In case you did not notice, the FAA, State Department (Department of Transportation), and the European Aviation Safety Agency (EASA) entered into another aviation bilateral agreement in June. This new agreement is called the Bilateral Aviation Safety Agreement (BASA).

You may also recall that recently Mary Peters, Secretary of Transportation, signed an agreement which is described as the “open skies” agreement that essentially allows the European Union (EU) airlines unfettered access to our U.S. market. In addition, there are many more details to that agreement that do not bode well for our industry. A previous article, Open Skies-European Union – United States Air Transport Agreement (July 2007), touched on that subject. At that time the EU Vice President for Transport stated, “the objective of our negotiations will be additional traffic rights (for the EU) and fewer (read that as no) restrictions on European ownership and control of U.S. air carriers.”

This is all done in the name of harmonization. But make no mistake about it … there are some serious implications floating out of this current arrangement that seem to look more and more like an effort by EASA to create a single management agency for all of world aviation.

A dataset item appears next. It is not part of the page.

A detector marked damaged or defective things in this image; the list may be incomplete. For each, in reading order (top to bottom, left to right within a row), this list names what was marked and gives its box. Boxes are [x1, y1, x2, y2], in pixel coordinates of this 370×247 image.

As you might have guessed by now, the EASA is essentially an organization that only recently was founded to do the same thing as our FAA, but more so. EASA continues to grow by leaps and bounds and has a major presence in Washington, D.C., in order to lobby aggressively for its continued intrusion into our aviation activities. Now, by merging its safety activities with the various countries belonging to the EU (27 at last count), EASA continues its relentless move to control the aviation activities of more and more countries around the world, and more importantly, I believe, will continue to threaten the independence of the FAA.

This latest bilateral agreement, BASA, was signed by our FAA Administrator and the European Commissioner for Air Transport, Antonio Tajani.

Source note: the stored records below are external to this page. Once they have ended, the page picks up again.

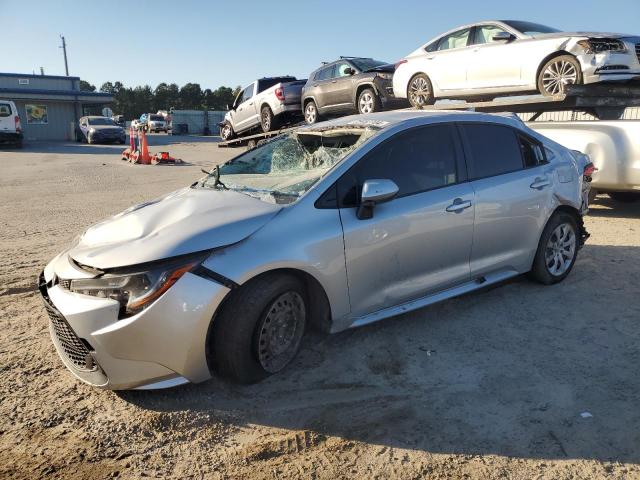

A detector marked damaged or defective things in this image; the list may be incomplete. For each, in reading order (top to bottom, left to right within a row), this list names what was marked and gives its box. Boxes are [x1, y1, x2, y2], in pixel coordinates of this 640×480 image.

damaged white car [396, 20, 640, 105]
broken headlight assembly [576, 37, 628, 53]
shattered windshield [198, 126, 380, 203]
broken headlight assembly [69, 253, 208, 316]
damaged white car [38, 110, 592, 388]
damaged silver sedan [38, 112, 592, 390]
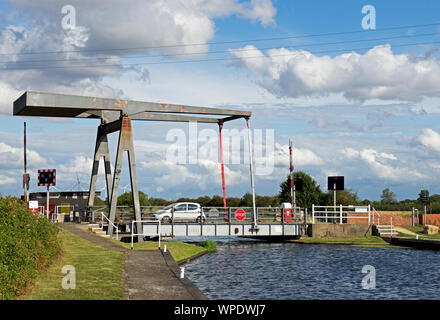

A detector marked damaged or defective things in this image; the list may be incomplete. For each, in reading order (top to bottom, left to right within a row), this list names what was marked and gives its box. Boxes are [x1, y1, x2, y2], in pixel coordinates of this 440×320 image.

The agreement expands the relationship of the FAA and EASA to now include exchange of what may be confidential safety information (proprietary to air carriers) with EASA and whoever else in Europe has access to this information. Not only will the information be exchanged freely, but included is a reciprocal acceptance of safety (crash reports) findings regarding design and manufacturing problems, continued airworthiness issues, and inspection and oversight of repair stations. Does this mean that the EASA will be inspecting U.S. repair stations as well as its own? The FAA says that it will be relieved of the oversight responsibility on our aircraft regarding maintenance and design certification work on U.S. aircraft in Europe. Just what is this supposed to mean? The FAA goes on to say that the agreement will create a better harmonized safety system. There’s that word again.

The reports I have read concerning the acceptance of this agreement related some reservations by U.S. manufacturers regarding the fees that EASA was going to charge for “its” service in providing what the agreement calls for — by way of attention to the job of looking after U.S. interests in Europe and elsewhere, I presume. It’s like becoming a member of a big club that we really don’t need and the dues are becoming oppressive.

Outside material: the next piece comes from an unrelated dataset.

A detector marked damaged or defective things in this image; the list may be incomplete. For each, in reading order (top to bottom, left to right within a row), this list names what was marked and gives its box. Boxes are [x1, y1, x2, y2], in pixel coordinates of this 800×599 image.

Have any of the politicians even asked why we need these people and why we should have to pay for services that we can do very well by ourselves? I, for one, am continually amazed at how our politicians (and I include FAA administrators) continue to give away our jobs to European organizations without any thought on the impact here at home. All the FAA employees and others may soon be working for the Europeans and be subject to their rules and regulations without even knowing it’s happening.